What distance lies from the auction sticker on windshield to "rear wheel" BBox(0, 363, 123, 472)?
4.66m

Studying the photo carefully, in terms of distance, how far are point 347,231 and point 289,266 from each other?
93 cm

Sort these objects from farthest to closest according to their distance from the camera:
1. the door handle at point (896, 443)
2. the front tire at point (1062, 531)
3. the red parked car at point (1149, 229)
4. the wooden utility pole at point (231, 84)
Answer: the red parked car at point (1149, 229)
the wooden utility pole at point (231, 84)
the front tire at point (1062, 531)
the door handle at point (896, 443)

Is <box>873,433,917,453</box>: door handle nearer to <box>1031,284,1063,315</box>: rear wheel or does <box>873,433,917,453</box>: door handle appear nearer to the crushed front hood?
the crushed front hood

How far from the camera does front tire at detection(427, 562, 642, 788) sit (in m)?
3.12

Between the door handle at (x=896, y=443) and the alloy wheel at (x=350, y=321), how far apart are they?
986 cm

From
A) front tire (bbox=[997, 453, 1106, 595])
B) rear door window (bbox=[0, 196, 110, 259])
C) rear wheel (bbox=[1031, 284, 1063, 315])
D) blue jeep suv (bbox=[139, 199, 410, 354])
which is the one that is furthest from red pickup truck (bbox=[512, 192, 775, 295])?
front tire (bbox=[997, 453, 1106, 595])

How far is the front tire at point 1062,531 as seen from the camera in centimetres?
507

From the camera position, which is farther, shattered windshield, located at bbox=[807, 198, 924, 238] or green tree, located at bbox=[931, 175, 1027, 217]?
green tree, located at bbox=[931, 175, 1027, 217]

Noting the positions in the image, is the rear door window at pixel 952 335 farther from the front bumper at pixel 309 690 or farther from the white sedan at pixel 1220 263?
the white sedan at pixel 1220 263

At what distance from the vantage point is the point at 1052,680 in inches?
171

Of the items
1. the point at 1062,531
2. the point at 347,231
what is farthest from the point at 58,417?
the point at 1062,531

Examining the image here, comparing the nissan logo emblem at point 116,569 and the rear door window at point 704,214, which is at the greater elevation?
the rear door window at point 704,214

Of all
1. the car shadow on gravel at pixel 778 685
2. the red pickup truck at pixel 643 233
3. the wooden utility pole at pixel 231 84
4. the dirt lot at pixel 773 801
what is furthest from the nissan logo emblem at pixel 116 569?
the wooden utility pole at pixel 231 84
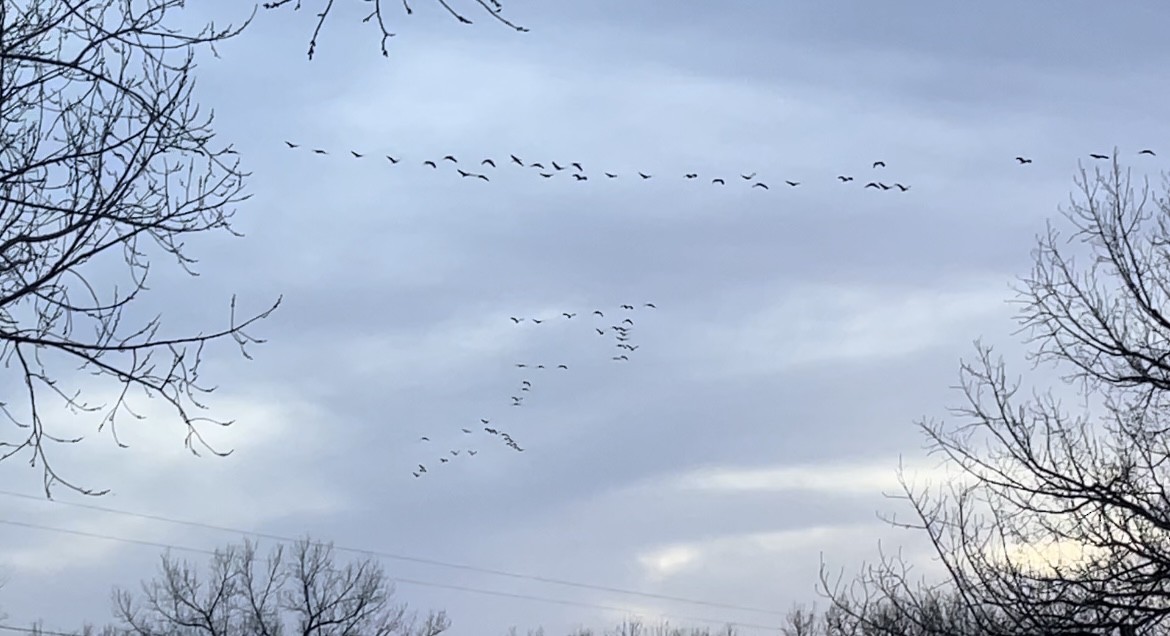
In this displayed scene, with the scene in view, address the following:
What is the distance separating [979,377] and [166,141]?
27.4 ft

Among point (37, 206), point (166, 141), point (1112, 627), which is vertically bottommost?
point (1112, 627)

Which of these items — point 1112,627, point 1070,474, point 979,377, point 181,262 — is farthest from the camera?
point 979,377

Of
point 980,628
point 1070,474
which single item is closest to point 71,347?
point 980,628

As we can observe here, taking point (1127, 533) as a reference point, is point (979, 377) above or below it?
above

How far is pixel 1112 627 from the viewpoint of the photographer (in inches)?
438

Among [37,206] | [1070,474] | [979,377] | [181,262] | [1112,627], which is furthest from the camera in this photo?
[979,377]

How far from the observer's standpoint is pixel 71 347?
23.5 ft

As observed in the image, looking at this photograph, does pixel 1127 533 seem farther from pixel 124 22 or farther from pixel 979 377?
pixel 124 22

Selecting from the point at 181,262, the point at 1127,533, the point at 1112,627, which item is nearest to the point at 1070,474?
the point at 1127,533

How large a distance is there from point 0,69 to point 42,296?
1.18 metres

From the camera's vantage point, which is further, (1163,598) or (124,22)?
(1163,598)

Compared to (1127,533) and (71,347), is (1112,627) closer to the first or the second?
(1127,533)

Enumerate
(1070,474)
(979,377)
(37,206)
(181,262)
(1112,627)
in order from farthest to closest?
(979,377), (1070,474), (1112,627), (181,262), (37,206)

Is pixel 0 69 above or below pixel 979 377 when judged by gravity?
below
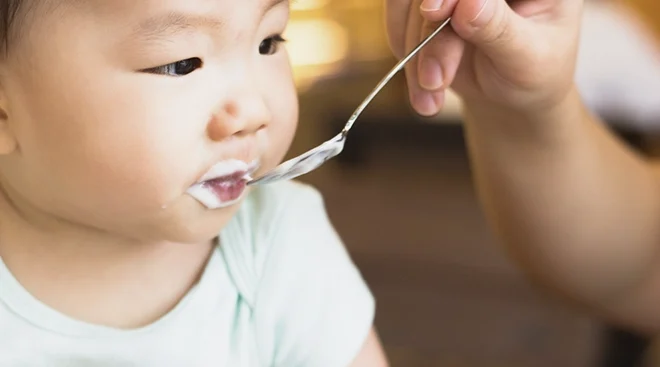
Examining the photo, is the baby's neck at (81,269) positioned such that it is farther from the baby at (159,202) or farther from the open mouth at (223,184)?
the open mouth at (223,184)

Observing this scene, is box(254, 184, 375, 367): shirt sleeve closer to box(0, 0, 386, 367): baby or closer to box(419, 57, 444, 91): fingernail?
box(0, 0, 386, 367): baby

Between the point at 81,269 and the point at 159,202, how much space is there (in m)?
0.13

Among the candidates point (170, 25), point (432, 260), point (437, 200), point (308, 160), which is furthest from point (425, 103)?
point (437, 200)

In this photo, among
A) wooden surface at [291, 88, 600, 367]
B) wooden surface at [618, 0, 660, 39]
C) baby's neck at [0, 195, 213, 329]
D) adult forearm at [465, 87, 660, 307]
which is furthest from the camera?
wooden surface at [618, 0, 660, 39]

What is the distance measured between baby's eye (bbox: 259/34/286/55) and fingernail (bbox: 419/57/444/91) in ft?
0.43

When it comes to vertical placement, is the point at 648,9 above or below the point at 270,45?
below

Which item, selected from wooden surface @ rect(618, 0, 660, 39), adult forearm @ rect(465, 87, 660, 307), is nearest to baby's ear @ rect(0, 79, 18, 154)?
adult forearm @ rect(465, 87, 660, 307)

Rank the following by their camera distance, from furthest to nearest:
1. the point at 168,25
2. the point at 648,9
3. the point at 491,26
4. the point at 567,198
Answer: the point at 648,9, the point at 567,198, the point at 491,26, the point at 168,25

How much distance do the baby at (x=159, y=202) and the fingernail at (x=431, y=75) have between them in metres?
0.12

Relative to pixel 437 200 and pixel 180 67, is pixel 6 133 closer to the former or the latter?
pixel 180 67

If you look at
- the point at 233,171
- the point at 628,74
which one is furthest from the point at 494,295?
the point at 233,171

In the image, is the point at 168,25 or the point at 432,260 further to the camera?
the point at 432,260

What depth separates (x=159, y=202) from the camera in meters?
0.53

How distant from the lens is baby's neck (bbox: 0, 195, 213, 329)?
61cm
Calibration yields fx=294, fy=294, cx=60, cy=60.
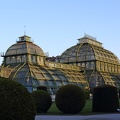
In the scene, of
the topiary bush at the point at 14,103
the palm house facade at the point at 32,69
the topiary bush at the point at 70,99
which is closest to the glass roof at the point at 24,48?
the palm house facade at the point at 32,69

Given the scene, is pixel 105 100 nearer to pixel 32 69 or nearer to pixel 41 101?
pixel 41 101

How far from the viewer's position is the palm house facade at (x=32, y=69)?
6544cm

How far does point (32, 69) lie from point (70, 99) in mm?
42317

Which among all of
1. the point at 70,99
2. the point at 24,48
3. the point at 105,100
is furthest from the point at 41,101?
the point at 24,48

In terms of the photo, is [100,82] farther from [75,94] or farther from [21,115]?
[21,115]

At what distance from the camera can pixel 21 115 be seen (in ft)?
37.2

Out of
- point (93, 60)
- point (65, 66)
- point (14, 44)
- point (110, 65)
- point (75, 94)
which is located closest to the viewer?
point (75, 94)

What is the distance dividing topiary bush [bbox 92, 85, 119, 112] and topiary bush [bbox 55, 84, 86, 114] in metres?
2.58

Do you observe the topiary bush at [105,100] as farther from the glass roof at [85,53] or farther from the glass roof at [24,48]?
the glass roof at [85,53]

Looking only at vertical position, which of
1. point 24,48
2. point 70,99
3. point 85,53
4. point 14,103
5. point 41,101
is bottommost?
point 41,101

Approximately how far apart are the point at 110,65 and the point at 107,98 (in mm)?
74159

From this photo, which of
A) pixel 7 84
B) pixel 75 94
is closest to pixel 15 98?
pixel 7 84

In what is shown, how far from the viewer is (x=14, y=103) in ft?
36.9

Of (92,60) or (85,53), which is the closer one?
(92,60)
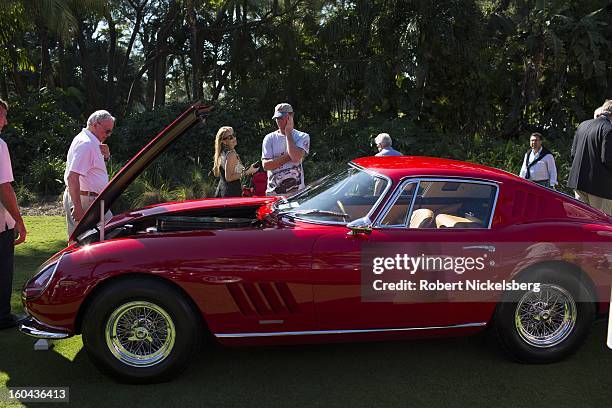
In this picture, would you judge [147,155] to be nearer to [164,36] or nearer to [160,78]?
[164,36]

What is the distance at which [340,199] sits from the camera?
4.32m

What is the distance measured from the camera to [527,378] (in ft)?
12.9

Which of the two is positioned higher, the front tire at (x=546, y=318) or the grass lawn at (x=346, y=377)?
the front tire at (x=546, y=318)

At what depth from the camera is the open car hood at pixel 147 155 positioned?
408 centimetres

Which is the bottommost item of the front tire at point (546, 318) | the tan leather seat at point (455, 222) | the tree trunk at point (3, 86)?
the front tire at point (546, 318)

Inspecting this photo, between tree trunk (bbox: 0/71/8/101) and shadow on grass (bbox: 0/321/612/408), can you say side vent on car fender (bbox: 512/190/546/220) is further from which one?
tree trunk (bbox: 0/71/8/101)

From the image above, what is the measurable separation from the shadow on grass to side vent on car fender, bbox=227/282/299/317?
48 cm

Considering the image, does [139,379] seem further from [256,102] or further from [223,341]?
[256,102]

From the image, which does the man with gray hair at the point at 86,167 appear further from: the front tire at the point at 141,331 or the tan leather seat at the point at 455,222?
the tan leather seat at the point at 455,222

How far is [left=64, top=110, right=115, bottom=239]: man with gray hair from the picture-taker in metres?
5.07

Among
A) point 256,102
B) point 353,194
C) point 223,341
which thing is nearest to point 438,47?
point 256,102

____

All lines from the one with "Which is the bottommost" through the final line above are to be quoted exactly; quote no other line.

• Solution:
Which is the bottommost item of the front tire at point (546, 318) | the tan leather seat at point (455, 222) | the tree trunk at point (3, 86)?
the front tire at point (546, 318)

Inspecting this photo, between tree trunk (bbox: 0/71/8/101) and shadow on grass (bbox: 0/321/612/408), can you say side vent on car fender (bbox: 512/190/546/220) is further from which one?
tree trunk (bbox: 0/71/8/101)

From the image above, what is the measurable separation from the shadow on grass to side vent on car fender, bbox=227/282/299/317?
48 cm

Considering the image, does [139,379] seem further from [256,102] or further from [223,341]?
[256,102]

From the image, which does the man with gray hair at the point at 86,167 appear further from: the front tire at the point at 141,331 or the tan leather seat at the point at 455,222?
the tan leather seat at the point at 455,222

How far is [left=64, top=110, right=115, bottom=239]: man with gray hair from the picture-taker in metres?
5.07

Among
A) point 256,102
B) point 353,194
C) point 223,341
which thing is nearest to point 438,47?
point 256,102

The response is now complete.